The Supreme Court Bench consisting of Justices Adarsh K Goel and RF Nariman had observed that Article 370 of the Constitution which provides a special status to the state of Jammu and Kashmir and limits the legislative powers of the Union Government vis-à-vis the state had acquired a permanent status through years of existence. Something which is permanent since inception and something which has acquired permanency over a period of time has a difference. The marginal note of Article 370 makes it clear that this was a temporary provision and it was only the lack of political willpower which allowed it to endure.
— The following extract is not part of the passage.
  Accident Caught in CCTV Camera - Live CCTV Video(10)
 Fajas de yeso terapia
Though a marginal note cannot affect the construction of the language used in the body of the article, but if the content is uncertain and ambiguous, as in the case of Article 370, the marginal note may be referred to. [Western India Theatres Ltd. v. Municipal Corporation Puna AIR 1959 SC 586].   

Questions were also raised about the special status of J&K vis-à-vis the special status of other states. There are 10 more states which have been conferred special status under Articles 371, 371-A to 371-H, and 371-J of the Constitution. However, these states do not relish the same status as the state of J&K. The intention behind these provisions were to safeguard the interest and aspirations of certain backward regions or to protect and promote the cultural and economic interests of the tribal people or to deal with the disturbed law and order in some parts. But these states are an integral part of the constitutional framework, unlike the state of J&K. 
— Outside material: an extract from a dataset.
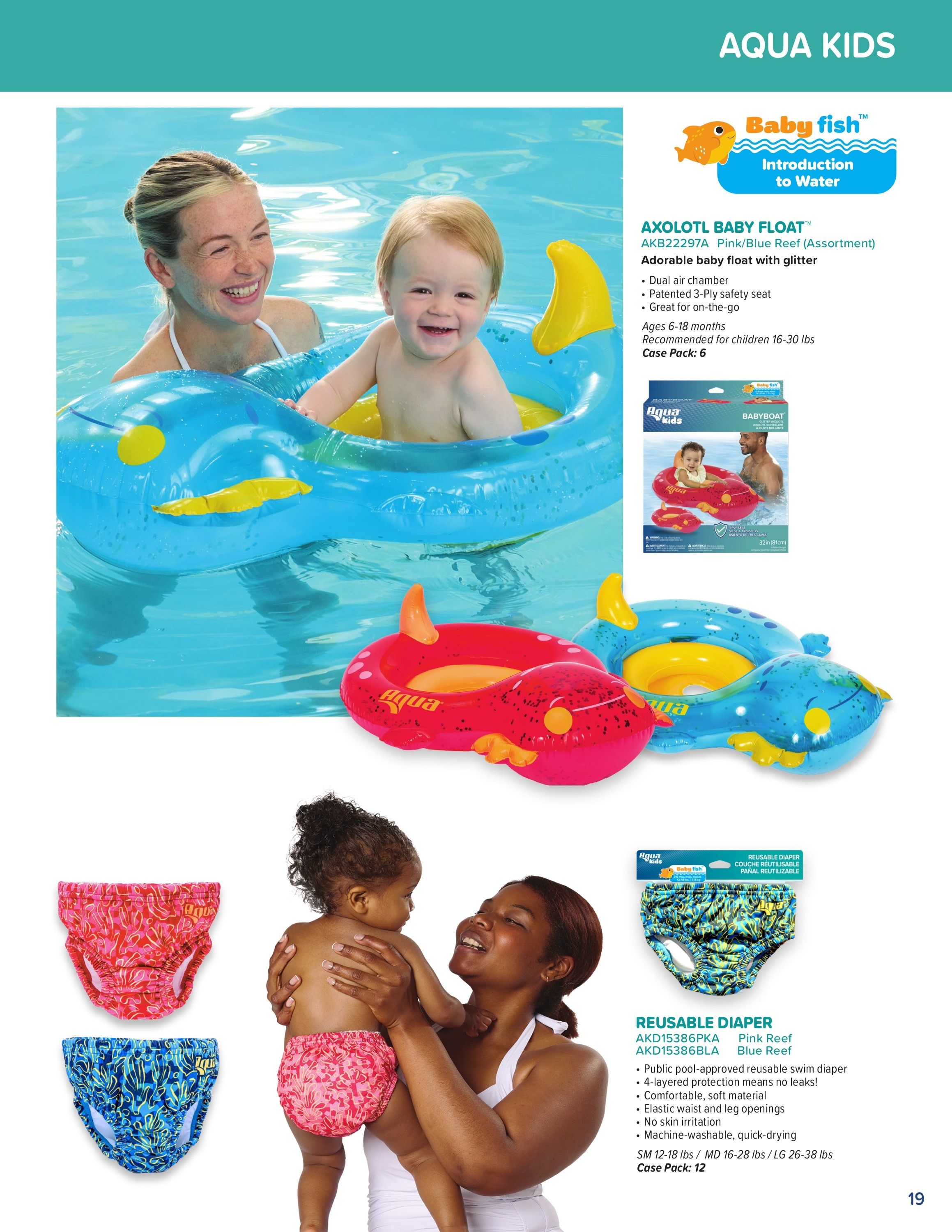 Aqua Leisure Specialty Products Catalog Weekly Ad January 1 - December 31, 2026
The power of creating a state or a union territory has been vested in the Union Parliament (Article 3 of the Constitution), which extends to increasing or diminishing the area of any state and altering the boundaries or name of any state. However, two checks constrain Parliament’s power to enact legislation for the formation of new states. Firstly, a Bill calling for the formation of new states may be introduced in either House of Parliament only on the recommendation of the President. Secondly, such a Bill must be referred by the President to the state legislature concerned for expressing its views to Parliament if it contains provisions which affect the areas, boundaries or name of that state.
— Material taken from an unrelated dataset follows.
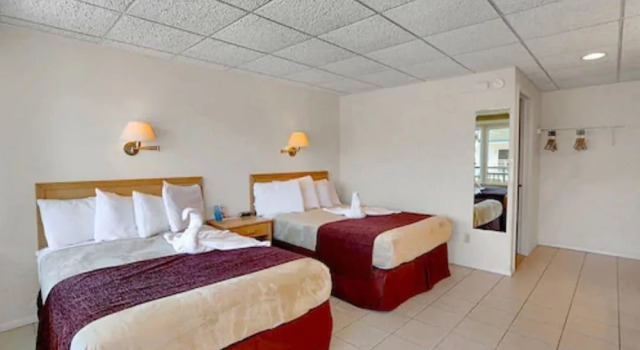 AA Heart of Wildwood Motels, Buchen Sie Motel Hotels in Wildwoods Beach mit Parkplatz, Parkplätze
The Jammu and Kashmir (Reorganisation) Bill, 2019 which proposed to bifurcate the state into two union territories — Jammu and Kashmir with a legislature and Ladakh without one — which was passed by both Houses of Parliament required the consent of the government of the state but the state of Jammu and Kashmir is under Governor’s rule without any state Assembly. This may be a technical legal glitch when the matter is scrutinised by the Supreme Court. However, courts are also expected to and, indeed should, interpret, considering the expanding needs of society. 

However, converting the state of J&K into a union territory is nothing but an act of political immorality. It will not only give the Central government more control over policymaking within Jammu and Kashmir, but also give it power to subvert the voice of the people of the state — at any point.